「えぇお姉ちゃんもう帰っちゃうの?」
 「アカリまたね!」
 「また遊びに来てほしいな」

 私は、見送りに来てくれた子どもたちが見えなくなるまで手を振り続けた。

 またね、か。私にこの町での"また"あるのだろうか。



 お互い一言も話さないまま、二人の足音だけが聞こえる帰り道。夕日に伸びる影が大きく見える。

 「クラネスさん、私は大丈夫ですよ」

 隣を歩く彼に、前を向いたまま言った。
 おひさま園を出るまで崩さなかった笑顔に本音を隠しているように見えて、私はそれに心当たりがある。

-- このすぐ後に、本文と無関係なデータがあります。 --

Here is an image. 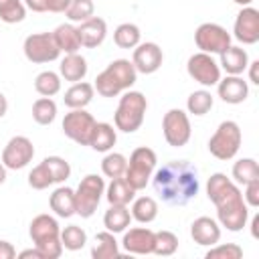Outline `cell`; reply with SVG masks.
I'll use <instances>...</instances> for the list:
<instances>
[{
  "instance_id": "48",
  "label": "cell",
  "mask_w": 259,
  "mask_h": 259,
  "mask_svg": "<svg viewBox=\"0 0 259 259\" xmlns=\"http://www.w3.org/2000/svg\"><path fill=\"white\" fill-rule=\"evenodd\" d=\"M247 69H249V81H251L253 85H259V77H257V69H259V61H251V63L247 65Z\"/></svg>"
},
{
  "instance_id": "23",
  "label": "cell",
  "mask_w": 259,
  "mask_h": 259,
  "mask_svg": "<svg viewBox=\"0 0 259 259\" xmlns=\"http://www.w3.org/2000/svg\"><path fill=\"white\" fill-rule=\"evenodd\" d=\"M132 223V212L127 204H111L103 214V227L109 233H123Z\"/></svg>"
},
{
  "instance_id": "26",
  "label": "cell",
  "mask_w": 259,
  "mask_h": 259,
  "mask_svg": "<svg viewBox=\"0 0 259 259\" xmlns=\"http://www.w3.org/2000/svg\"><path fill=\"white\" fill-rule=\"evenodd\" d=\"M53 38H55L59 51L65 53V55L79 53V49H81V40H79V34H77V26H73V24H59V26L53 30Z\"/></svg>"
},
{
  "instance_id": "44",
  "label": "cell",
  "mask_w": 259,
  "mask_h": 259,
  "mask_svg": "<svg viewBox=\"0 0 259 259\" xmlns=\"http://www.w3.org/2000/svg\"><path fill=\"white\" fill-rule=\"evenodd\" d=\"M243 200L247 202V206H259V178L257 180H251L245 184V194H243Z\"/></svg>"
},
{
  "instance_id": "20",
  "label": "cell",
  "mask_w": 259,
  "mask_h": 259,
  "mask_svg": "<svg viewBox=\"0 0 259 259\" xmlns=\"http://www.w3.org/2000/svg\"><path fill=\"white\" fill-rule=\"evenodd\" d=\"M190 237L202 247H212L221 241V227L210 217H198L190 225Z\"/></svg>"
},
{
  "instance_id": "29",
  "label": "cell",
  "mask_w": 259,
  "mask_h": 259,
  "mask_svg": "<svg viewBox=\"0 0 259 259\" xmlns=\"http://www.w3.org/2000/svg\"><path fill=\"white\" fill-rule=\"evenodd\" d=\"M105 198L109 204H130L136 198V190L125 182L123 176L111 178V182L105 190Z\"/></svg>"
},
{
  "instance_id": "16",
  "label": "cell",
  "mask_w": 259,
  "mask_h": 259,
  "mask_svg": "<svg viewBox=\"0 0 259 259\" xmlns=\"http://www.w3.org/2000/svg\"><path fill=\"white\" fill-rule=\"evenodd\" d=\"M162 61H164V55L156 42H140L138 47H134L132 63L138 73L152 75L162 67Z\"/></svg>"
},
{
  "instance_id": "5",
  "label": "cell",
  "mask_w": 259,
  "mask_h": 259,
  "mask_svg": "<svg viewBox=\"0 0 259 259\" xmlns=\"http://www.w3.org/2000/svg\"><path fill=\"white\" fill-rule=\"evenodd\" d=\"M146 109H148V101H146L144 93H140V91H125L119 97V103H117V109H115V115H113L115 127L119 132L134 134L144 123Z\"/></svg>"
},
{
  "instance_id": "3",
  "label": "cell",
  "mask_w": 259,
  "mask_h": 259,
  "mask_svg": "<svg viewBox=\"0 0 259 259\" xmlns=\"http://www.w3.org/2000/svg\"><path fill=\"white\" fill-rule=\"evenodd\" d=\"M136 79H138V71L134 63L127 59H115L95 77L93 89L101 97H115L121 91H127L136 83Z\"/></svg>"
},
{
  "instance_id": "2",
  "label": "cell",
  "mask_w": 259,
  "mask_h": 259,
  "mask_svg": "<svg viewBox=\"0 0 259 259\" xmlns=\"http://www.w3.org/2000/svg\"><path fill=\"white\" fill-rule=\"evenodd\" d=\"M206 194L208 200L217 206L221 227L231 233L243 231L249 221V206L243 200V192L239 190V186L231 178H227V174L217 172L206 182Z\"/></svg>"
},
{
  "instance_id": "31",
  "label": "cell",
  "mask_w": 259,
  "mask_h": 259,
  "mask_svg": "<svg viewBox=\"0 0 259 259\" xmlns=\"http://www.w3.org/2000/svg\"><path fill=\"white\" fill-rule=\"evenodd\" d=\"M140 38H142V32L134 22H123L113 32V42L119 49H134L140 45Z\"/></svg>"
},
{
  "instance_id": "45",
  "label": "cell",
  "mask_w": 259,
  "mask_h": 259,
  "mask_svg": "<svg viewBox=\"0 0 259 259\" xmlns=\"http://www.w3.org/2000/svg\"><path fill=\"white\" fill-rule=\"evenodd\" d=\"M14 257H16V249L12 247V243L0 241V259H14Z\"/></svg>"
},
{
  "instance_id": "53",
  "label": "cell",
  "mask_w": 259,
  "mask_h": 259,
  "mask_svg": "<svg viewBox=\"0 0 259 259\" xmlns=\"http://www.w3.org/2000/svg\"><path fill=\"white\" fill-rule=\"evenodd\" d=\"M235 4H239V6H251V2L253 0H233Z\"/></svg>"
},
{
  "instance_id": "21",
  "label": "cell",
  "mask_w": 259,
  "mask_h": 259,
  "mask_svg": "<svg viewBox=\"0 0 259 259\" xmlns=\"http://www.w3.org/2000/svg\"><path fill=\"white\" fill-rule=\"evenodd\" d=\"M247 65H249V55L241 47H233L231 45L221 53L219 67H223L227 71V75H241V73L247 71Z\"/></svg>"
},
{
  "instance_id": "14",
  "label": "cell",
  "mask_w": 259,
  "mask_h": 259,
  "mask_svg": "<svg viewBox=\"0 0 259 259\" xmlns=\"http://www.w3.org/2000/svg\"><path fill=\"white\" fill-rule=\"evenodd\" d=\"M34 156V146L26 136H14L2 150V164L10 170H20L28 166Z\"/></svg>"
},
{
  "instance_id": "17",
  "label": "cell",
  "mask_w": 259,
  "mask_h": 259,
  "mask_svg": "<svg viewBox=\"0 0 259 259\" xmlns=\"http://www.w3.org/2000/svg\"><path fill=\"white\" fill-rule=\"evenodd\" d=\"M217 91H219V97H221L225 103L239 105V103H243V101L247 99V95H249V85H247V81H245L241 75H227L225 79H219Z\"/></svg>"
},
{
  "instance_id": "32",
  "label": "cell",
  "mask_w": 259,
  "mask_h": 259,
  "mask_svg": "<svg viewBox=\"0 0 259 259\" xmlns=\"http://www.w3.org/2000/svg\"><path fill=\"white\" fill-rule=\"evenodd\" d=\"M57 117V103L51 97H38L32 103V119L38 125H49Z\"/></svg>"
},
{
  "instance_id": "4",
  "label": "cell",
  "mask_w": 259,
  "mask_h": 259,
  "mask_svg": "<svg viewBox=\"0 0 259 259\" xmlns=\"http://www.w3.org/2000/svg\"><path fill=\"white\" fill-rule=\"evenodd\" d=\"M28 235L34 243V247L42 253L45 259H57L63 253V243H61V229L55 217L51 214H36L30 221Z\"/></svg>"
},
{
  "instance_id": "42",
  "label": "cell",
  "mask_w": 259,
  "mask_h": 259,
  "mask_svg": "<svg viewBox=\"0 0 259 259\" xmlns=\"http://www.w3.org/2000/svg\"><path fill=\"white\" fill-rule=\"evenodd\" d=\"M206 259H241L243 249L237 243H227V245H212L206 255Z\"/></svg>"
},
{
  "instance_id": "34",
  "label": "cell",
  "mask_w": 259,
  "mask_h": 259,
  "mask_svg": "<svg viewBox=\"0 0 259 259\" xmlns=\"http://www.w3.org/2000/svg\"><path fill=\"white\" fill-rule=\"evenodd\" d=\"M212 103H214V99H212L210 91L198 89V91H192V93L188 95V99H186V109H188V113H192V115H204V113H208V111L212 109Z\"/></svg>"
},
{
  "instance_id": "30",
  "label": "cell",
  "mask_w": 259,
  "mask_h": 259,
  "mask_svg": "<svg viewBox=\"0 0 259 259\" xmlns=\"http://www.w3.org/2000/svg\"><path fill=\"white\" fill-rule=\"evenodd\" d=\"M158 217V202L152 196H140L134 200L132 204V219H136L138 223H152Z\"/></svg>"
},
{
  "instance_id": "28",
  "label": "cell",
  "mask_w": 259,
  "mask_h": 259,
  "mask_svg": "<svg viewBox=\"0 0 259 259\" xmlns=\"http://www.w3.org/2000/svg\"><path fill=\"white\" fill-rule=\"evenodd\" d=\"M91 257L93 259H113V257H119V243L115 241L113 233L101 231V233L95 235V245L91 249Z\"/></svg>"
},
{
  "instance_id": "47",
  "label": "cell",
  "mask_w": 259,
  "mask_h": 259,
  "mask_svg": "<svg viewBox=\"0 0 259 259\" xmlns=\"http://www.w3.org/2000/svg\"><path fill=\"white\" fill-rule=\"evenodd\" d=\"M22 2L32 12H47V0H22Z\"/></svg>"
},
{
  "instance_id": "52",
  "label": "cell",
  "mask_w": 259,
  "mask_h": 259,
  "mask_svg": "<svg viewBox=\"0 0 259 259\" xmlns=\"http://www.w3.org/2000/svg\"><path fill=\"white\" fill-rule=\"evenodd\" d=\"M4 180H6V166L0 162V184H4Z\"/></svg>"
},
{
  "instance_id": "43",
  "label": "cell",
  "mask_w": 259,
  "mask_h": 259,
  "mask_svg": "<svg viewBox=\"0 0 259 259\" xmlns=\"http://www.w3.org/2000/svg\"><path fill=\"white\" fill-rule=\"evenodd\" d=\"M51 184H55V182H53V176L49 174V170H47V166H45L42 162L30 170V174H28V186H30V188H34V190H45V188H49Z\"/></svg>"
},
{
  "instance_id": "10",
  "label": "cell",
  "mask_w": 259,
  "mask_h": 259,
  "mask_svg": "<svg viewBox=\"0 0 259 259\" xmlns=\"http://www.w3.org/2000/svg\"><path fill=\"white\" fill-rule=\"evenodd\" d=\"M22 51H24V57L30 61V63H51V61H57L61 51L53 38V32H34V34H28L24 38V45H22Z\"/></svg>"
},
{
  "instance_id": "15",
  "label": "cell",
  "mask_w": 259,
  "mask_h": 259,
  "mask_svg": "<svg viewBox=\"0 0 259 259\" xmlns=\"http://www.w3.org/2000/svg\"><path fill=\"white\" fill-rule=\"evenodd\" d=\"M233 36L243 45H255L259 40V10L253 6H243L235 18Z\"/></svg>"
},
{
  "instance_id": "33",
  "label": "cell",
  "mask_w": 259,
  "mask_h": 259,
  "mask_svg": "<svg viewBox=\"0 0 259 259\" xmlns=\"http://www.w3.org/2000/svg\"><path fill=\"white\" fill-rule=\"evenodd\" d=\"M34 89L42 97H53L61 91V77L55 71H42L34 77Z\"/></svg>"
},
{
  "instance_id": "39",
  "label": "cell",
  "mask_w": 259,
  "mask_h": 259,
  "mask_svg": "<svg viewBox=\"0 0 259 259\" xmlns=\"http://www.w3.org/2000/svg\"><path fill=\"white\" fill-rule=\"evenodd\" d=\"M176 249H178V237L172 231L154 233V251L152 253L162 255V257H170L176 253Z\"/></svg>"
},
{
  "instance_id": "36",
  "label": "cell",
  "mask_w": 259,
  "mask_h": 259,
  "mask_svg": "<svg viewBox=\"0 0 259 259\" xmlns=\"http://www.w3.org/2000/svg\"><path fill=\"white\" fill-rule=\"evenodd\" d=\"M26 16V6L22 0H0V20L6 24L22 22Z\"/></svg>"
},
{
  "instance_id": "35",
  "label": "cell",
  "mask_w": 259,
  "mask_h": 259,
  "mask_svg": "<svg viewBox=\"0 0 259 259\" xmlns=\"http://www.w3.org/2000/svg\"><path fill=\"white\" fill-rule=\"evenodd\" d=\"M233 178H235V182H239L243 186L247 182H251V180H257L259 178V164H257V160H253V158L237 160L235 166H233Z\"/></svg>"
},
{
  "instance_id": "51",
  "label": "cell",
  "mask_w": 259,
  "mask_h": 259,
  "mask_svg": "<svg viewBox=\"0 0 259 259\" xmlns=\"http://www.w3.org/2000/svg\"><path fill=\"white\" fill-rule=\"evenodd\" d=\"M257 227H259V217L255 214V217H253V221H251V235H253L255 239L259 237V235H257Z\"/></svg>"
},
{
  "instance_id": "12",
  "label": "cell",
  "mask_w": 259,
  "mask_h": 259,
  "mask_svg": "<svg viewBox=\"0 0 259 259\" xmlns=\"http://www.w3.org/2000/svg\"><path fill=\"white\" fill-rule=\"evenodd\" d=\"M194 42L202 53L221 55L227 47H231V34L217 22H202L194 32Z\"/></svg>"
},
{
  "instance_id": "24",
  "label": "cell",
  "mask_w": 259,
  "mask_h": 259,
  "mask_svg": "<svg viewBox=\"0 0 259 259\" xmlns=\"http://www.w3.org/2000/svg\"><path fill=\"white\" fill-rule=\"evenodd\" d=\"M59 73H61V77L65 81H71V83L83 81L85 75H87V61L79 53L65 55V59L59 65Z\"/></svg>"
},
{
  "instance_id": "50",
  "label": "cell",
  "mask_w": 259,
  "mask_h": 259,
  "mask_svg": "<svg viewBox=\"0 0 259 259\" xmlns=\"http://www.w3.org/2000/svg\"><path fill=\"white\" fill-rule=\"evenodd\" d=\"M6 111H8V101H6L4 93H0V117H4Z\"/></svg>"
},
{
  "instance_id": "22",
  "label": "cell",
  "mask_w": 259,
  "mask_h": 259,
  "mask_svg": "<svg viewBox=\"0 0 259 259\" xmlns=\"http://www.w3.org/2000/svg\"><path fill=\"white\" fill-rule=\"evenodd\" d=\"M49 204H51V210L61 217V219H69L75 214V190L69 188V186H59L51 198H49Z\"/></svg>"
},
{
  "instance_id": "40",
  "label": "cell",
  "mask_w": 259,
  "mask_h": 259,
  "mask_svg": "<svg viewBox=\"0 0 259 259\" xmlns=\"http://www.w3.org/2000/svg\"><path fill=\"white\" fill-rule=\"evenodd\" d=\"M42 164L47 166V170H49V174L53 176V182H55V184H61V182H65V180L71 176V166H69V162H67L65 158H61V156H47V158L42 160Z\"/></svg>"
},
{
  "instance_id": "38",
  "label": "cell",
  "mask_w": 259,
  "mask_h": 259,
  "mask_svg": "<svg viewBox=\"0 0 259 259\" xmlns=\"http://www.w3.org/2000/svg\"><path fill=\"white\" fill-rule=\"evenodd\" d=\"M61 243H63V249L79 251L87 243V233L77 225H69V227H65L61 231Z\"/></svg>"
},
{
  "instance_id": "7",
  "label": "cell",
  "mask_w": 259,
  "mask_h": 259,
  "mask_svg": "<svg viewBox=\"0 0 259 259\" xmlns=\"http://www.w3.org/2000/svg\"><path fill=\"white\" fill-rule=\"evenodd\" d=\"M241 127L237 121L233 119H225L219 123L217 132L210 136L208 140V152L217 158V160H231L237 156L239 148H241Z\"/></svg>"
},
{
  "instance_id": "18",
  "label": "cell",
  "mask_w": 259,
  "mask_h": 259,
  "mask_svg": "<svg viewBox=\"0 0 259 259\" xmlns=\"http://www.w3.org/2000/svg\"><path fill=\"white\" fill-rule=\"evenodd\" d=\"M121 247L132 255H150L154 251V231L148 227L130 229L121 239Z\"/></svg>"
},
{
  "instance_id": "9",
  "label": "cell",
  "mask_w": 259,
  "mask_h": 259,
  "mask_svg": "<svg viewBox=\"0 0 259 259\" xmlns=\"http://www.w3.org/2000/svg\"><path fill=\"white\" fill-rule=\"evenodd\" d=\"M162 132H164V140L168 142V146L172 148H182L188 144L190 136H192V127H190V119L182 109H168L162 117Z\"/></svg>"
},
{
  "instance_id": "27",
  "label": "cell",
  "mask_w": 259,
  "mask_h": 259,
  "mask_svg": "<svg viewBox=\"0 0 259 259\" xmlns=\"http://www.w3.org/2000/svg\"><path fill=\"white\" fill-rule=\"evenodd\" d=\"M115 142H117V134H115L111 123H105V121L95 123L91 140H89V146L95 152H109L115 146Z\"/></svg>"
},
{
  "instance_id": "13",
  "label": "cell",
  "mask_w": 259,
  "mask_h": 259,
  "mask_svg": "<svg viewBox=\"0 0 259 259\" xmlns=\"http://www.w3.org/2000/svg\"><path fill=\"white\" fill-rule=\"evenodd\" d=\"M186 71H188V75L196 83H200L204 87H212L221 79V67H219V63L212 59V55L202 53V51L190 55V59L186 63Z\"/></svg>"
},
{
  "instance_id": "37",
  "label": "cell",
  "mask_w": 259,
  "mask_h": 259,
  "mask_svg": "<svg viewBox=\"0 0 259 259\" xmlns=\"http://www.w3.org/2000/svg\"><path fill=\"white\" fill-rule=\"evenodd\" d=\"M127 168V158L119 152H109L103 160H101V172L107 176V178H119L123 176Z\"/></svg>"
},
{
  "instance_id": "41",
  "label": "cell",
  "mask_w": 259,
  "mask_h": 259,
  "mask_svg": "<svg viewBox=\"0 0 259 259\" xmlns=\"http://www.w3.org/2000/svg\"><path fill=\"white\" fill-rule=\"evenodd\" d=\"M93 10H95L93 0H69L65 14L71 22H83L93 16Z\"/></svg>"
},
{
  "instance_id": "1",
  "label": "cell",
  "mask_w": 259,
  "mask_h": 259,
  "mask_svg": "<svg viewBox=\"0 0 259 259\" xmlns=\"http://www.w3.org/2000/svg\"><path fill=\"white\" fill-rule=\"evenodd\" d=\"M152 184L162 202L170 206H184L198 194V170L186 160H172L158 168L152 176Z\"/></svg>"
},
{
  "instance_id": "6",
  "label": "cell",
  "mask_w": 259,
  "mask_h": 259,
  "mask_svg": "<svg viewBox=\"0 0 259 259\" xmlns=\"http://www.w3.org/2000/svg\"><path fill=\"white\" fill-rule=\"evenodd\" d=\"M156 152L152 148H146V146H140L132 152L130 160H127V168L123 172V178L125 182L138 192L142 188H146V184L150 182L154 170H156Z\"/></svg>"
},
{
  "instance_id": "19",
  "label": "cell",
  "mask_w": 259,
  "mask_h": 259,
  "mask_svg": "<svg viewBox=\"0 0 259 259\" xmlns=\"http://www.w3.org/2000/svg\"><path fill=\"white\" fill-rule=\"evenodd\" d=\"M77 34H79L81 47H85V49H95V47H99V45L105 40V36H107V24H105L103 18L91 16V18L79 22Z\"/></svg>"
},
{
  "instance_id": "46",
  "label": "cell",
  "mask_w": 259,
  "mask_h": 259,
  "mask_svg": "<svg viewBox=\"0 0 259 259\" xmlns=\"http://www.w3.org/2000/svg\"><path fill=\"white\" fill-rule=\"evenodd\" d=\"M69 0H47V12H65Z\"/></svg>"
},
{
  "instance_id": "11",
  "label": "cell",
  "mask_w": 259,
  "mask_h": 259,
  "mask_svg": "<svg viewBox=\"0 0 259 259\" xmlns=\"http://www.w3.org/2000/svg\"><path fill=\"white\" fill-rule=\"evenodd\" d=\"M95 123H97L95 117L89 111H85V107L83 109H71L63 119V134L79 146H89Z\"/></svg>"
},
{
  "instance_id": "25",
  "label": "cell",
  "mask_w": 259,
  "mask_h": 259,
  "mask_svg": "<svg viewBox=\"0 0 259 259\" xmlns=\"http://www.w3.org/2000/svg\"><path fill=\"white\" fill-rule=\"evenodd\" d=\"M93 93H95V89H93L91 83L77 81V83H73L65 91V97L63 99H65V105L67 107H71V109H83V107H87L91 103Z\"/></svg>"
},
{
  "instance_id": "8",
  "label": "cell",
  "mask_w": 259,
  "mask_h": 259,
  "mask_svg": "<svg viewBox=\"0 0 259 259\" xmlns=\"http://www.w3.org/2000/svg\"><path fill=\"white\" fill-rule=\"evenodd\" d=\"M103 194H105L103 178L97 174H87L75 190V214H79L81 219L93 217Z\"/></svg>"
},
{
  "instance_id": "49",
  "label": "cell",
  "mask_w": 259,
  "mask_h": 259,
  "mask_svg": "<svg viewBox=\"0 0 259 259\" xmlns=\"http://www.w3.org/2000/svg\"><path fill=\"white\" fill-rule=\"evenodd\" d=\"M18 257H20V259H26V257H36V259H45V257H42V253H40V251H38L36 247H34V249H24V251H20V253H18Z\"/></svg>"
}]
</instances>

 「あれがこの町についての、最後の秘密だったんじゃないですか?全て知るまで時間かかっちゃいましたけど」

 クラネスさんはオルドさんがあの話をすることを知っていたと思う。その上で、私をあの場にいさせた。

 「……本当は今日までに話そうと思っていたが、どうしても不安が消えなくてな。すまない」

 話を聞いた私が何を思うのか。ショックを受けるか、はたまたあっさり受け入れるのか。どちらにしても複雑な感情に抑え込まれる可能性はあった。
 クラネスさんはそれを恐れて話さなかった。私のことをよく知っているから、一番近くにいるから言えなかった。
 けれどそれは以前までの私なら、の話。

 「心配しすぎですよ。そんなんじゃ私が帰る頃には寂しくて離れたくなくなっちゃいますよ?」

 冗談ぽく笑ってみせた。これは私の勘違いであってほしかったから。

 「そうかもしれないな」

 少し前のあなたに同じことを言っても、その言葉を返されていただろう。だけど、そんな顔では答えないはずだ。

 「そこは否定してくれないと嫌ですよ」

 自分の気持ちに蓋をするように言った。
 そんな悲しそうに笑わないで。私たちは本来交わらない存在で、私は元の世界へ帰らなければならない。

 もう二度と会うことのない相手に、好意を持ってどうするの。